По заданию царской разведки...
Сколько раз Царевский и Веверс грозили мне составить протокол о моих
попытках "дискредитировать руководство обкома в лице его бывшего секретаря
тов. Разумова". Напрасно я уверяла их, что мы с Разумовым были друзьями и
то, что они именуют дискредитацией руководства, было всего только
приятельской пикировкой. Они продолжали твердить свое, хотя протокола так
и не составили. Он им был не особенно нужен. Материала для передачи дела в
военную коллегию, с их точки зрения, и так хватало. А теперь...
Итак, секретари обкомов из лиц, охраняемых и являющихся якобы объектами
террористических заговоров, на наших глазах превращались в субъектов,
руководящих такими заговорами. До сих пор мы знали, что в нашей тюрьме
сидит 16-летний школьник, обвиняемый в покушении на секретаря обкома Лепу.

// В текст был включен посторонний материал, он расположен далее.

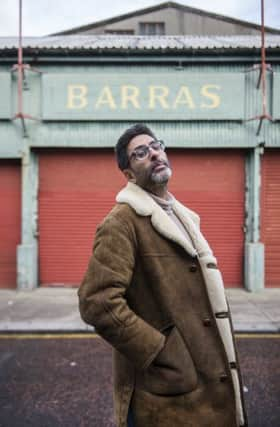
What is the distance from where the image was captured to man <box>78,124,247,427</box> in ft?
5.73

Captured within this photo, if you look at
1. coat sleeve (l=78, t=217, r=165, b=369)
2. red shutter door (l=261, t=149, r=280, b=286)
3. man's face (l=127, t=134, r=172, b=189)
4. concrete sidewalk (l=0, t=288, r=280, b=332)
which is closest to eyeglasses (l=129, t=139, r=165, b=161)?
man's face (l=127, t=134, r=172, b=189)

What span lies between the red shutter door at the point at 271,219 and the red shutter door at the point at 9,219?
6319 mm

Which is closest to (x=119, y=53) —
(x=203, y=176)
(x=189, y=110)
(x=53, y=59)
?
(x=53, y=59)

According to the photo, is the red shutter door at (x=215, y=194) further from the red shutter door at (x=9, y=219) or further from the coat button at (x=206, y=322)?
the coat button at (x=206, y=322)

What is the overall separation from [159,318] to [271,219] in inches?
326

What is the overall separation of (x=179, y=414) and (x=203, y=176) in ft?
26.4

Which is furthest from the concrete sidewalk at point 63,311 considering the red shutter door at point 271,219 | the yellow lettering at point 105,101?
the yellow lettering at point 105,101

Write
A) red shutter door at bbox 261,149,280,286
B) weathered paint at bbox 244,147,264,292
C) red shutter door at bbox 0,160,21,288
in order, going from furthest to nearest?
red shutter door at bbox 0,160,21,288 < red shutter door at bbox 261,149,280,286 < weathered paint at bbox 244,147,264,292

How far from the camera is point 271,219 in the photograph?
9.48m

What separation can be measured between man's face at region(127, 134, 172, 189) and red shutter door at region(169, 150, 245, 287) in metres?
7.40

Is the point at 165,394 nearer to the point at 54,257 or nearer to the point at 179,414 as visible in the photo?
the point at 179,414

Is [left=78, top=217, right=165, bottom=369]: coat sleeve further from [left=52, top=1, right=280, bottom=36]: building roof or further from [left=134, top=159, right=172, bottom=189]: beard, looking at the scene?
[left=52, top=1, right=280, bottom=36]: building roof

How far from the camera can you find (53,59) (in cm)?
919

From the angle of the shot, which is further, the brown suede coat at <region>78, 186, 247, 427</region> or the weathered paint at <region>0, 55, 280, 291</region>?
the weathered paint at <region>0, 55, 280, 291</region>
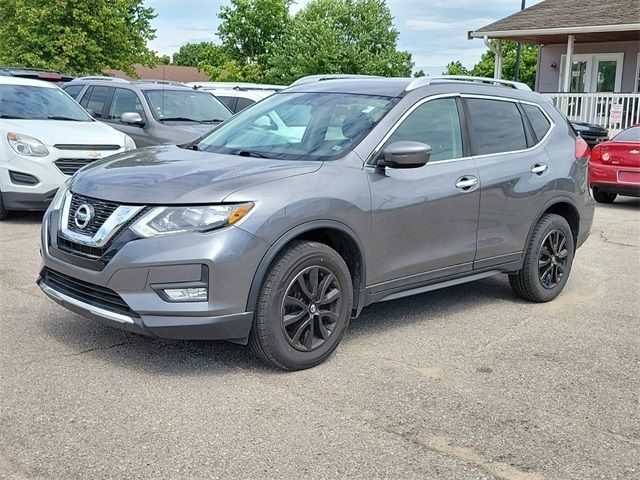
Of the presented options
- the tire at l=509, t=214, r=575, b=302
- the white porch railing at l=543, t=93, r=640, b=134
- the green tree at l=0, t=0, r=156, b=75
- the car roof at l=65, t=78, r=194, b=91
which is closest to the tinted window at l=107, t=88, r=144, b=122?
the car roof at l=65, t=78, r=194, b=91

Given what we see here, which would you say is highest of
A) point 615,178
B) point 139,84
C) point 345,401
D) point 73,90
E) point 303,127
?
point 139,84

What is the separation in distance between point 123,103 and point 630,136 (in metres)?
8.12

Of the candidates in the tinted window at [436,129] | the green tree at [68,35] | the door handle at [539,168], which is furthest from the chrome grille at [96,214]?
the green tree at [68,35]

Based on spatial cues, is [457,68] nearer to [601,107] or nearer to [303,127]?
[601,107]

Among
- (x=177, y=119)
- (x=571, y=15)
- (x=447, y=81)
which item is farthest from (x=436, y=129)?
(x=571, y=15)

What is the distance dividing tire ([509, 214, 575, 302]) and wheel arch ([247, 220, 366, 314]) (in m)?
1.92

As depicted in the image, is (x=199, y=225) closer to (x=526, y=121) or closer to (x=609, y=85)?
(x=526, y=121)

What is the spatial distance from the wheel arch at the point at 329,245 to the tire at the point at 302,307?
0.07m

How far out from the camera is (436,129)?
5418mm

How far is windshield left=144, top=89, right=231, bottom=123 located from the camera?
11.8 m

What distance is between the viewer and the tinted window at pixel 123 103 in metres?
11.9

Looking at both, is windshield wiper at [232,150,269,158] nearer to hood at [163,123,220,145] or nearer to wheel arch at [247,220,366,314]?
wheel arch at [247,220,366,314]

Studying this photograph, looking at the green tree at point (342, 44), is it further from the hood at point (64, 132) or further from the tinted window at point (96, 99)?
the hood at point (64, 132)

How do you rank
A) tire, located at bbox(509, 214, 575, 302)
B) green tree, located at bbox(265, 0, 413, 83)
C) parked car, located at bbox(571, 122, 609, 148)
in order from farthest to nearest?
green tree, located at bbox(265, 0, 413, 83)
parked car, located at bbox(571, 122, 609, 148)
tire, located at bbox(509, 214, 575, 302)
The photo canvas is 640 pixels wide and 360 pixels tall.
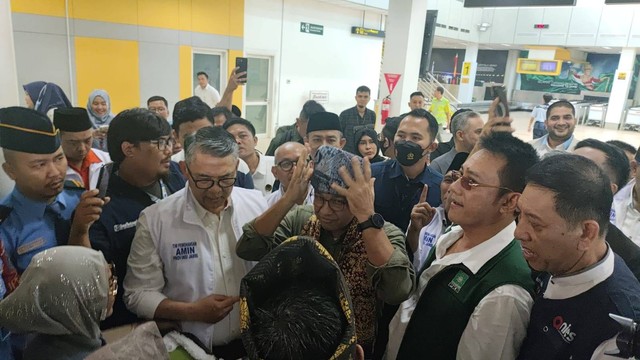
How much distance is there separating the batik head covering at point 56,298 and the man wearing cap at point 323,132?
192 centimetres

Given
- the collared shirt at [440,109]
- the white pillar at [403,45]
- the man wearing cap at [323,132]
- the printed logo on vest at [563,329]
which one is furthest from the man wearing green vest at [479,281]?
the collared shirt at [440,109]

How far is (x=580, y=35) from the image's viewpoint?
16.3 metres

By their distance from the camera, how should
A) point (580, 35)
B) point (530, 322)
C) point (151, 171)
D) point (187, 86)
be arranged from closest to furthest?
point (530, 322)
point (151, 171)
point (187, 86)
point (580, 35)

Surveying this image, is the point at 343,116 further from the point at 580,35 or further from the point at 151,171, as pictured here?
the point at 580,35

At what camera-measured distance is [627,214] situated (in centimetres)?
264

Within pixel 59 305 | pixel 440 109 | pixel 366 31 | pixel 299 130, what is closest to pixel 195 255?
pixel 59 305

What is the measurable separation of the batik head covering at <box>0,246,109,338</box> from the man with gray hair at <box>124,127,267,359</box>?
385 millimetres

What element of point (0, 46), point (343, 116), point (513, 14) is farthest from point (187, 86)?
point (513, 14)

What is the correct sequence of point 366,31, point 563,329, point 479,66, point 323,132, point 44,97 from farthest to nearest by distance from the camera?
point 479,66
point 366,31
point 44,97
point 323,132
point 563,329

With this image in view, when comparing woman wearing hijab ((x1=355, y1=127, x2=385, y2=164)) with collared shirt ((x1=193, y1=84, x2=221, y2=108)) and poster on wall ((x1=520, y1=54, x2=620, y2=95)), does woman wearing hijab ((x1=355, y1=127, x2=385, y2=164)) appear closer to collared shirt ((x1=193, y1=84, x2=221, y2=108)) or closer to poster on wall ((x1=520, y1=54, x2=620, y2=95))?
collared shirt ((x1=193, y1=84, x2=221, y2=108))

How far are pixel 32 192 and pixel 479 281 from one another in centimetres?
181

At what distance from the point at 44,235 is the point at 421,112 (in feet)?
7.49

А сейчас уже сидит все бюро обкома и сам Лепа.
В камере мое сообщение об отправке в Москву произвело сенсацию. Все
переглядывались молча. Наконец Дерковская спросила:
- Он объяснил вам, что значит 8-й пункт?
- Нет. Да я и не спросила. Не все ли равно!

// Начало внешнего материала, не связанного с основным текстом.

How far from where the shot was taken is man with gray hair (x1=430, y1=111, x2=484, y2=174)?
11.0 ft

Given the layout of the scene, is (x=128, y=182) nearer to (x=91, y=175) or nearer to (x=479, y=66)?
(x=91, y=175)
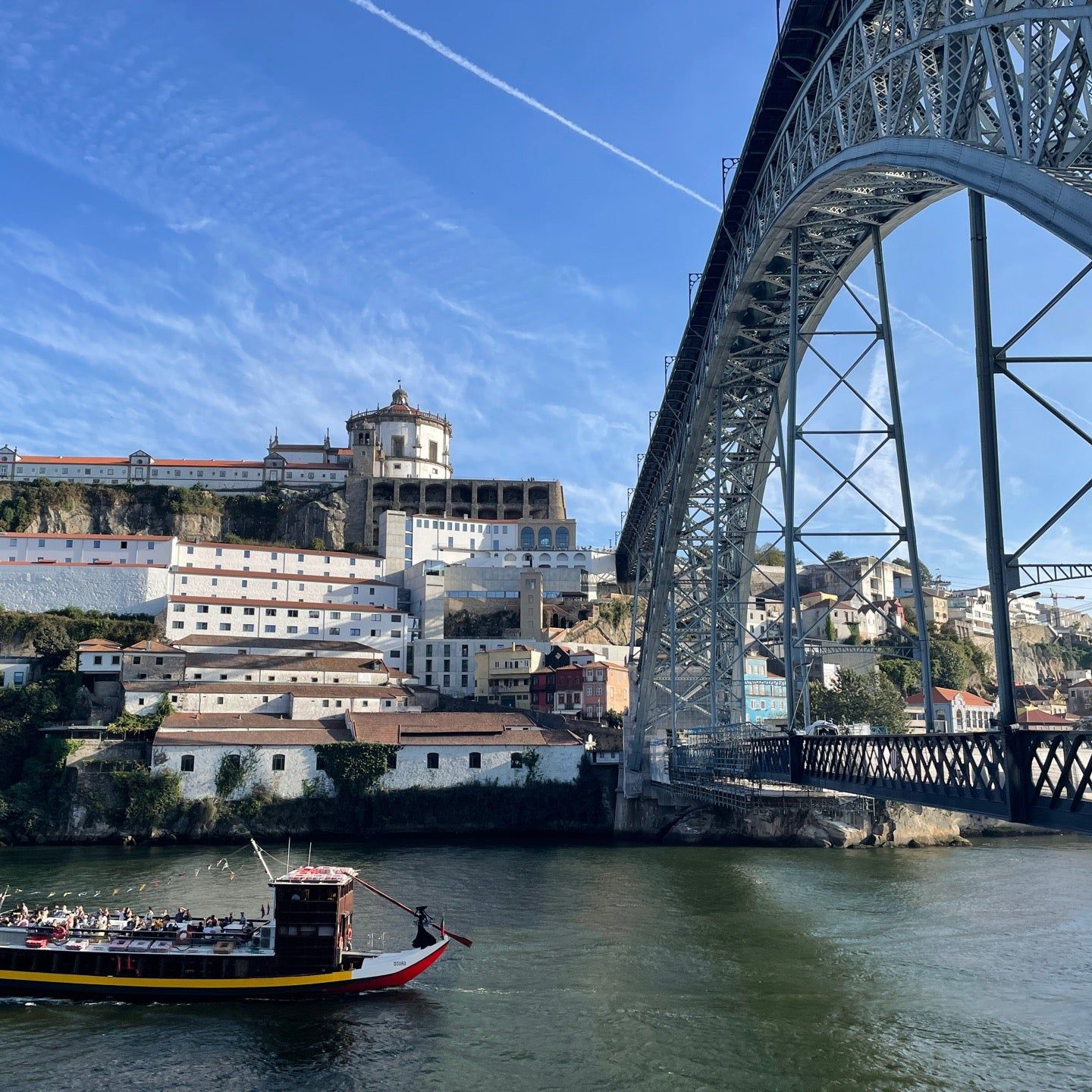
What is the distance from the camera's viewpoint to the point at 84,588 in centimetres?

- Нет. Это обвинение в терроре. А пункт 11-й - значит группа. Групповой
террор. Страшные статьи. И вас предают военному суду.

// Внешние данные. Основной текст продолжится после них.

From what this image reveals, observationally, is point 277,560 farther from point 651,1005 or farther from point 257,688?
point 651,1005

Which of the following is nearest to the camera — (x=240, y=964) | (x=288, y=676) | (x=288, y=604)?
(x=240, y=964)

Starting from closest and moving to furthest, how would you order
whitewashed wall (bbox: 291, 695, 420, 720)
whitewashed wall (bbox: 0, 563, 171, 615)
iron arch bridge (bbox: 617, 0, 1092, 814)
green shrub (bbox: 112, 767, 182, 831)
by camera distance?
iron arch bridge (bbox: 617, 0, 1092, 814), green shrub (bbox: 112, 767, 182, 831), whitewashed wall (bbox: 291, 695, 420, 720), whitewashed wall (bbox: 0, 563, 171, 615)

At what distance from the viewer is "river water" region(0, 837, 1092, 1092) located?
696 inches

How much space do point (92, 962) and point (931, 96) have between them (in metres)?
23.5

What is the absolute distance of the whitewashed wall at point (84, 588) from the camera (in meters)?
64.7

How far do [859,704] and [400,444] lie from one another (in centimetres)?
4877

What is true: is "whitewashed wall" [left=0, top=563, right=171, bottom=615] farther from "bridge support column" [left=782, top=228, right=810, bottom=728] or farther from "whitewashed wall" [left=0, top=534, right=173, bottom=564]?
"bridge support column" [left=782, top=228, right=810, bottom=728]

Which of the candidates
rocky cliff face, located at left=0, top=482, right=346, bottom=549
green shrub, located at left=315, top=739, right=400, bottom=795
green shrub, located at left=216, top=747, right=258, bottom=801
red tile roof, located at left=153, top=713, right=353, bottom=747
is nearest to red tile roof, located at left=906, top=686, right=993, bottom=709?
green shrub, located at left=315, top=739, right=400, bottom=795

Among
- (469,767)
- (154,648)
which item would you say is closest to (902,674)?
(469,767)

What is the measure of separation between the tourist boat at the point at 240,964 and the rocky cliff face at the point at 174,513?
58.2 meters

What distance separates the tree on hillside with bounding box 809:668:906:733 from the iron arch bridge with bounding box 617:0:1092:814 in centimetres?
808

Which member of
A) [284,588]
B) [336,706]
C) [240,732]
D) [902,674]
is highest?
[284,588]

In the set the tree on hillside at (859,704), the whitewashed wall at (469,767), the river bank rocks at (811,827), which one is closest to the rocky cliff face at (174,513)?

Впоследствии я часто думала о том, что мое тогдашнее поведение могло
показаться моим сокамерникам очень мужественным. На деле это было не
мужество, а недомыслие. Я никак не могла осознать всей реальности нависшей
надо мной угрозы смертного приговора. Совершенно непостижимо, как я
пропустила мимо ушей, точнее - мимо сознания - объяснение Дерковской
насчет того, что по этим пунктам положено минимум 10 лет строгого
тюремного заключения. Минимум. Я знала, что максимум - это расстрел, но ни
на минуту не верила, что меня могут расстрелять.
Настоящий предсмертный ужас пришел ко мне позднее, уже в Москве, в
Лефортовской тюрьме. Здесь же, в ежеминутном потоке безумных новостей,
наводящих на мысль о совершившемся государственном перевороте, все
воспринималось как какая-то нереальная сумятица и неразбериха. Казалось,
еще немного - и партия, та ее часть, которая оставалась на воле, схватит
безумную руку, сожмет ее железным кольцом и скажет: "Довольно! Давайте
разберемся, кто же тут настоящий изменник!"
Меня провожала тепло и любовно вся камера в полном составе, без
партийных различий. Пришивали пуговицы и штопали чулки. Давали советы и
просили запомнить адреса их родных. Я слушала все как во сне. Меня терзала
одна мысль.
Дерковская сказала, что перед отправлением в этап должны дать свидание
с родными. И я уже ясно видела жгучие глаза мамы, растерянные, испуганные
личики детей, которые увидят меня через решетку. Надо ли это? Может быть,
для них это воспоминание будет мучением на всю жизнь?